Amendment to Stock and Note Purchase Agreement between LFB Biotechnologies and GTC Biotherapeutics, Inc.
This amendment updates the Stock and Note Purchase Agreement dated September 29, 2006, between LFB Biotechnologies and GTC Biotherapeutics, Inc. It changes the procedure for obtaining shareholder approval, requiring GTC Biotherapeutics to file a definitive proxy or consent solicitation statement and hold a shareholder meeting within 40 days of filing, following SEC approval or after a set waiting period. The amendment is agreed to and signed by both parties' representatives.
Exhibit 10.1
October 18, 2006
LFB Biotechnologies
3, avenue des Tropiques
Les Ulis
91958 Courtaboeuf
France
Re: Amendment to the Stock and Note Purchase Agreement
This letter sets forth an amendment to the Stock and Note Purchase Agreement dated as of September 29, 2006 (the Agreement) between LFB Biotechnologies (the Purchaser) and GTC Biotherapeutics, Inc. (the Company) and shall be interpreted in accordance with the terms thereof. Capitalized terms not defined herein shall have the meanings set forth in the Agreement.
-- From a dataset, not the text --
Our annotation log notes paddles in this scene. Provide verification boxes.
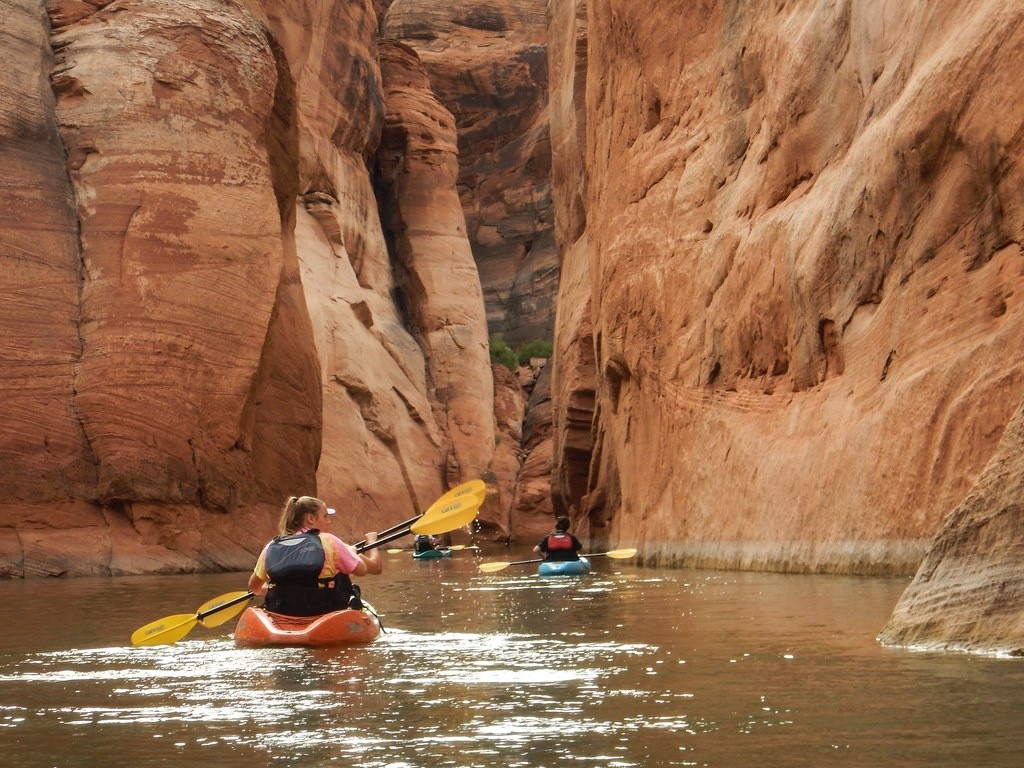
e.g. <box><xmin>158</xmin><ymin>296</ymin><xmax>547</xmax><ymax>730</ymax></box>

The second paragraph of Section 3 of the Agreement is hereby amended and restated in its entirety as follows:
Upon approval by the SEC of such preliminary proxy or consent solicitation statement or, if the SEC has not reviewed such statement, promptly after the expiration of 10 calendar days from the filing of the preliminary proxy statement or consent solicitation statement, the Company shall file a definitive proxy statement or consent solicitation statement and call and hold a shareholder meeting within 40 calendar days of the filing of such definitive proxy statement to obtain the Shareholder Approvals.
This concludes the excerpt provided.